Suvorin had four men to cover the city. He called Vissari Netto for an update. The situation hadn't changed: the primary target - No. 1 - had still not returned to his apartment, the target's wife - No. 2 - was still under sedation, the historian - No. 3-was still at his hotel and now having dinner.
'Lucky for some,' muttered Suvorin. There was a clatter in the corridor. 'Keep me informed,' he added firmly, and pressed END. He thought it sounded like the right kind of thing to say.
He had been expecting one file, maybe two. Instead, Blok threw open the door and wheeled in a steel trolley stacked with folders - twenty or thirty of them - some so old that when he lost control of the heavy contraption and collided with the wall, they sent up protesting clouds of dust.
'That's your decision,' he repeated.
'Is this the lot?'
'This goes up to sixty-one. You want the rest?'
'Of course.
HE couldn't read them all. It would have taken him a month. He confined himself to untying the ribbon from each bundle, riffling through the torn and brittle pages to see if they contained anything of interest, then tying them up again.
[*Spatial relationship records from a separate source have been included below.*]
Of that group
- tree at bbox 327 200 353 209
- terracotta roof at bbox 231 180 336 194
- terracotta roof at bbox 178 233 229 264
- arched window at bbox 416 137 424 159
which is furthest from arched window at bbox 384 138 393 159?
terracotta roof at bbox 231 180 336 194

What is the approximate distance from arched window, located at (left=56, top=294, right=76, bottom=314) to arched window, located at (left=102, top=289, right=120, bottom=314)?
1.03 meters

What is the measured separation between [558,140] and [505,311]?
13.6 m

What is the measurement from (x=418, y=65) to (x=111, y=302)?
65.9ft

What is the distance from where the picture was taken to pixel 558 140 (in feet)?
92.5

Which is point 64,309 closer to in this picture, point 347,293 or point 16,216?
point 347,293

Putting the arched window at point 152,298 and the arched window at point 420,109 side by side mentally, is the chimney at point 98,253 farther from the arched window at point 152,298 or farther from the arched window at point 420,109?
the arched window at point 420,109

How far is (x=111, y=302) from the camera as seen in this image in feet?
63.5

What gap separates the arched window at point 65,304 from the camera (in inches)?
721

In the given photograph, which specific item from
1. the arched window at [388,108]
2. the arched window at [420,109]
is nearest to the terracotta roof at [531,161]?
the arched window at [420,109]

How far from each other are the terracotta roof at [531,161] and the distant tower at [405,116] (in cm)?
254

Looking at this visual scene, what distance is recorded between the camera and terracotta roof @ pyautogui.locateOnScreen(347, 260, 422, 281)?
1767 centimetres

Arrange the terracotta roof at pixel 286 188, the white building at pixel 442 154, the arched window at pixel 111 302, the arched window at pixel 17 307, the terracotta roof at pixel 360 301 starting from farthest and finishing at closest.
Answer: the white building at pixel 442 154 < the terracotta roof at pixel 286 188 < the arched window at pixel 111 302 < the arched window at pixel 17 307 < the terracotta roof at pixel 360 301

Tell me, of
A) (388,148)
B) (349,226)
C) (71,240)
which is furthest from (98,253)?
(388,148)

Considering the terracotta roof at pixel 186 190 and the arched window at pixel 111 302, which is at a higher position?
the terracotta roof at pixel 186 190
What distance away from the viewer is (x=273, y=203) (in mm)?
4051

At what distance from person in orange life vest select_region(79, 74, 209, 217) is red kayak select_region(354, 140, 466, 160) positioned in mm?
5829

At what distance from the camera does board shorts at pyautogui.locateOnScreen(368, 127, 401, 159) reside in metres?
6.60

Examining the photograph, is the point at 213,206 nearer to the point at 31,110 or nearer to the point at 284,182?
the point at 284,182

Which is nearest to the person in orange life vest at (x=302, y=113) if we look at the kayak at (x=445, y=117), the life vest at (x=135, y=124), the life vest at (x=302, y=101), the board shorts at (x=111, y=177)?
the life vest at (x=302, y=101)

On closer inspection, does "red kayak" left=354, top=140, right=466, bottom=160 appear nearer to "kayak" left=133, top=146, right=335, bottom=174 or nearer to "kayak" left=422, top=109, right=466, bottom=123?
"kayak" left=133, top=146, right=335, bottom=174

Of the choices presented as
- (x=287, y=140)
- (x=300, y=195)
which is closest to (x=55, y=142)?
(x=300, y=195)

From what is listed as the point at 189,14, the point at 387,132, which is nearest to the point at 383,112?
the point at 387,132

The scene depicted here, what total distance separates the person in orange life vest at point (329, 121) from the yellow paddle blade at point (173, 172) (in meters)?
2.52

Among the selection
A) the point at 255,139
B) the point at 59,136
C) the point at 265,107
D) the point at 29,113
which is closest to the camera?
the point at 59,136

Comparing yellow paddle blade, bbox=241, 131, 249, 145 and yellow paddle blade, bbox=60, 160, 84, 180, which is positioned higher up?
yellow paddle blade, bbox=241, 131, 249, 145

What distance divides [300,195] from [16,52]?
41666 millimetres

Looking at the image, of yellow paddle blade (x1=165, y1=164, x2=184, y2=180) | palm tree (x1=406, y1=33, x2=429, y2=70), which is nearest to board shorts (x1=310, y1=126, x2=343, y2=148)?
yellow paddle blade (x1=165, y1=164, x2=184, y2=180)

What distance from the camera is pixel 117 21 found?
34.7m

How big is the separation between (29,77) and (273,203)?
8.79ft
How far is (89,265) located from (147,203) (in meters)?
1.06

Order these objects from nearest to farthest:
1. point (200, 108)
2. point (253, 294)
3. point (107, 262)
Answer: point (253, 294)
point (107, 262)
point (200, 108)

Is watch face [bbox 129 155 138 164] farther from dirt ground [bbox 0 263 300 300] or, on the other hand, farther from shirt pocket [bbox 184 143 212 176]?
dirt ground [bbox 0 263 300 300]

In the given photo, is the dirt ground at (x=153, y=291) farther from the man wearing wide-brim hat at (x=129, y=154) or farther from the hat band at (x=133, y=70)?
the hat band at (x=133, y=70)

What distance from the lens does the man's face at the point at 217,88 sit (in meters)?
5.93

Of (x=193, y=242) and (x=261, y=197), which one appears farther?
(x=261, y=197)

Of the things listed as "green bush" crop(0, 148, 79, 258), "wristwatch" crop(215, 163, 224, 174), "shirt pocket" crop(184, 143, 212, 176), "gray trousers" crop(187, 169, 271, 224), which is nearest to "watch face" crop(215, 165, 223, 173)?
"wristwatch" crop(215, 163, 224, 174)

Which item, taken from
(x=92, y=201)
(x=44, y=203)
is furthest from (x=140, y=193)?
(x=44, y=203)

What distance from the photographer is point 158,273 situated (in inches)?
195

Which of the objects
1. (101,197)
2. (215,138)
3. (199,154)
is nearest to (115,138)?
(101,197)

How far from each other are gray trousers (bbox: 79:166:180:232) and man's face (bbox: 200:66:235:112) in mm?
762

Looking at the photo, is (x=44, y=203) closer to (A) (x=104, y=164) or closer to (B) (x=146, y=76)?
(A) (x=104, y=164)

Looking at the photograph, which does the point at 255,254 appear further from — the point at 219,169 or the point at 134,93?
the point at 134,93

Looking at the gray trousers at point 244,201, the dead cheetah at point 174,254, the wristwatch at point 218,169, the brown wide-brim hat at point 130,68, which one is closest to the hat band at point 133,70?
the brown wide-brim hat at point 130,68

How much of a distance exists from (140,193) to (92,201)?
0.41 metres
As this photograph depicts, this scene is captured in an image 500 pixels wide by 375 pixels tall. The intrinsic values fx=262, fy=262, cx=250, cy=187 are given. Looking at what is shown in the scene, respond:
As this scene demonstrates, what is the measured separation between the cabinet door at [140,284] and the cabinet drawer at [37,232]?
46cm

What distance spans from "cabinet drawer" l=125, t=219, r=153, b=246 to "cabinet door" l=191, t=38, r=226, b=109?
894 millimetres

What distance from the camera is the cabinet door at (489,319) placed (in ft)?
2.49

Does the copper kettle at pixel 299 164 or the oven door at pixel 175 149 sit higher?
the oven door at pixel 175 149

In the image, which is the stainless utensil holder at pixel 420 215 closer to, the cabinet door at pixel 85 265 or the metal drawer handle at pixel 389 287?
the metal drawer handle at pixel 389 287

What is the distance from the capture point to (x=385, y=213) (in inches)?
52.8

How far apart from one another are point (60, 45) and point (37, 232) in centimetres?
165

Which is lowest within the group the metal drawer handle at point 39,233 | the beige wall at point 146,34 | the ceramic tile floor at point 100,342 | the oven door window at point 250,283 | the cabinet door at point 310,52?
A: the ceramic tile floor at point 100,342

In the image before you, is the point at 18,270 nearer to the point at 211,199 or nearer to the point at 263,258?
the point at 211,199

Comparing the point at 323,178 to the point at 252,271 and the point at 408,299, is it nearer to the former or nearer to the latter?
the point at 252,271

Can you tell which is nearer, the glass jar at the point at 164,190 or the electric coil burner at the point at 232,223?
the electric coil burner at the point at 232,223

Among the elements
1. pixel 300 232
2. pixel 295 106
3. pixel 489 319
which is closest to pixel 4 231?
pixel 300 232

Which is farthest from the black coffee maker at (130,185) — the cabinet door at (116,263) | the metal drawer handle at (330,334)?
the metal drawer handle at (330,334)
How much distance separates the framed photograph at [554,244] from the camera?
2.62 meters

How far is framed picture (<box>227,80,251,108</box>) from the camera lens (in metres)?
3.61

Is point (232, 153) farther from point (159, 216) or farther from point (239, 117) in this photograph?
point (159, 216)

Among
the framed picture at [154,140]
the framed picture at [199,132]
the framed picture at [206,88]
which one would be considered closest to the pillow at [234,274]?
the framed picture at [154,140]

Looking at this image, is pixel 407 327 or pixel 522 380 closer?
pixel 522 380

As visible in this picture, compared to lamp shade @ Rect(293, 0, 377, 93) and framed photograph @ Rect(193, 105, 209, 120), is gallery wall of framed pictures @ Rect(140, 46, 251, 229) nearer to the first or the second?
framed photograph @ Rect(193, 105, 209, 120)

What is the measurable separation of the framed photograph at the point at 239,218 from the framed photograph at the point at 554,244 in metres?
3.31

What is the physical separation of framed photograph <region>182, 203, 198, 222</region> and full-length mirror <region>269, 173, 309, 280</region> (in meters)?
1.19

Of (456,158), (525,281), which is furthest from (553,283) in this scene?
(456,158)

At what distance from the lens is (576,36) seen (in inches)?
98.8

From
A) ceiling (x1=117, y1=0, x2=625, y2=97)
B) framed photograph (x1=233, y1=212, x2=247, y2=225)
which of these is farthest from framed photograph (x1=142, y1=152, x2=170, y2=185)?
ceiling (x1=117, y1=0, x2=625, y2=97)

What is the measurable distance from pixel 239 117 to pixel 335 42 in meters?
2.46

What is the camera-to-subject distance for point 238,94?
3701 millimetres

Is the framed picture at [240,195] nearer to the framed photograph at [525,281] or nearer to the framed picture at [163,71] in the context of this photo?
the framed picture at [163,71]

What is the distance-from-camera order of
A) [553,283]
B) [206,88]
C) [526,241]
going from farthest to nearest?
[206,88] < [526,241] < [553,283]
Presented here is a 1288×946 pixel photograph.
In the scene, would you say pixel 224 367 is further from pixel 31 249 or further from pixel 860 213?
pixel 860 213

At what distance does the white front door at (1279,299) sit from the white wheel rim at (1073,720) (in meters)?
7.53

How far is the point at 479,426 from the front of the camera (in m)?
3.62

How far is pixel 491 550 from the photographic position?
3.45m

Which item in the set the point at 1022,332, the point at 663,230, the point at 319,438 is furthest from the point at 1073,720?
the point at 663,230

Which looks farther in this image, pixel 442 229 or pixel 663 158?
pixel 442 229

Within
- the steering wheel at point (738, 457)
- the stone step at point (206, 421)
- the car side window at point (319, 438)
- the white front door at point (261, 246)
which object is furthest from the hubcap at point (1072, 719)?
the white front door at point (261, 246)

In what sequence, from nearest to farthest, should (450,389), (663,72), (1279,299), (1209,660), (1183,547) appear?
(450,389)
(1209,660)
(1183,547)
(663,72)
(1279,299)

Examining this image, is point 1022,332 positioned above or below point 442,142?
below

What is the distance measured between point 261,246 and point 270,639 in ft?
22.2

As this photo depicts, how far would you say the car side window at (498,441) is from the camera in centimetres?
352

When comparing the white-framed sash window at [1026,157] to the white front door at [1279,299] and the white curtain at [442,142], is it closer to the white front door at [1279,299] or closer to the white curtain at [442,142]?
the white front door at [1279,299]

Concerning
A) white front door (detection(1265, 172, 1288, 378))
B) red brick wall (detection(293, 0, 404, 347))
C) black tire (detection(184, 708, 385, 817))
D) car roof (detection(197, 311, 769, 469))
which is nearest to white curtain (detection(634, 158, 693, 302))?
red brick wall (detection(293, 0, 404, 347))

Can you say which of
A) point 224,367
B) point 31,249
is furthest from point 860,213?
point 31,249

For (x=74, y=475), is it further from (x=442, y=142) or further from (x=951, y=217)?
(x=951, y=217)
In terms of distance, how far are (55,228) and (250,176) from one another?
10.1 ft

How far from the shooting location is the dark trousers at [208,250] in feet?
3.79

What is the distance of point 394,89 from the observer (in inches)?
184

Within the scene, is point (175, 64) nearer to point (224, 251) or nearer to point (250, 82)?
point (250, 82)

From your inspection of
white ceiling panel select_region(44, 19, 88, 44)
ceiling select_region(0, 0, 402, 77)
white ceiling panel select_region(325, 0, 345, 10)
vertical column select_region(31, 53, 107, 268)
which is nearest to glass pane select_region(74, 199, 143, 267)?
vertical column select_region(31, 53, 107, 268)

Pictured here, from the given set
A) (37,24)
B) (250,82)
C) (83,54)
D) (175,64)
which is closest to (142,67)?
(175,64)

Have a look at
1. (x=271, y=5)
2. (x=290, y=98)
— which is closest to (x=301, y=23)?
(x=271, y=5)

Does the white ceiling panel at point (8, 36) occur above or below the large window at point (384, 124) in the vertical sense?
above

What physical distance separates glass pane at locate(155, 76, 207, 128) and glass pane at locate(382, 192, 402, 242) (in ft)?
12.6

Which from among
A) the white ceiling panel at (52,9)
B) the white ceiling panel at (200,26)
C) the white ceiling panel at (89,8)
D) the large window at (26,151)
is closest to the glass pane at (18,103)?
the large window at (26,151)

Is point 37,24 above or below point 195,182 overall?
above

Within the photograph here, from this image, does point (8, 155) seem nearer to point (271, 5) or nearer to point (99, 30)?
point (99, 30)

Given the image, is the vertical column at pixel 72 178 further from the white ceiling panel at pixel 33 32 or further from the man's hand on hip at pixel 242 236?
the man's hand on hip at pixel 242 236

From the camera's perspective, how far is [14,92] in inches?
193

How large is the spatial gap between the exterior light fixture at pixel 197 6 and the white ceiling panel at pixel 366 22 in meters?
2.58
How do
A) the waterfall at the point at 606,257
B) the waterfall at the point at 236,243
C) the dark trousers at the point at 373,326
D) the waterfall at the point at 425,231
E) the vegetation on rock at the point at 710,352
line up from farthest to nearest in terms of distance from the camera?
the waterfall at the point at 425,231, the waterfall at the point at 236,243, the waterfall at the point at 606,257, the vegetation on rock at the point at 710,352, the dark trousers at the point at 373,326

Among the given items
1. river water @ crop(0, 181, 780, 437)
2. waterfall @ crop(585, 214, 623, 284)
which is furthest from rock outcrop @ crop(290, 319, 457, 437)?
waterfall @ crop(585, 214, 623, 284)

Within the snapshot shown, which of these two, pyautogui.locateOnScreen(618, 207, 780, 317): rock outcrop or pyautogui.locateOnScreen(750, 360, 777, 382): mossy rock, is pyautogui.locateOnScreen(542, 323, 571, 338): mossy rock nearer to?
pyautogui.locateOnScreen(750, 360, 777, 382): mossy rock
It was filthy work. His hands turned black. The spores invaded the membrane of his nose and made his head ache.
Highly confidential
28 June 1953
To Central Committee, Comrade Malenkov
I hereby enclose the deposition of the cross examination of prisoner A. N. Poskrebyshev, former assistant to J. V. Stalin, concerning his work as an anti Soviet spy. The investigation is continuing.
USSR Deputy Minister of State Security,
A. A. Yepishev
This had been the start of it - a couple of pages, in the middle of Poskrebyshev's interrogation, underscored in red ink almost half a century ago, by an agitated hand: Interrogator: Describe the demeanour of the General Secretary in the four years, 1949-53.
Poskrebyshev: The General Secretary became increasingly withdrawn and secretive. After 1951, he never left the Moscow district. His health deteriorated sharply, I should say from his 70th birthday. On several occasions I witnessed cerebral disturbances leading to blackouts, from which he quickly recovered. I told him: "Let me call the doctors, Comrade Stalin. You need a doctor." The General Secretary refused, stating that the 4th Main Administration of the Ministry of Health was under the control of Beria, and that while he would trust Beria to shoot a man, he would not trust him to cure one. Instead I prepared for the General Secretary herbal infusions.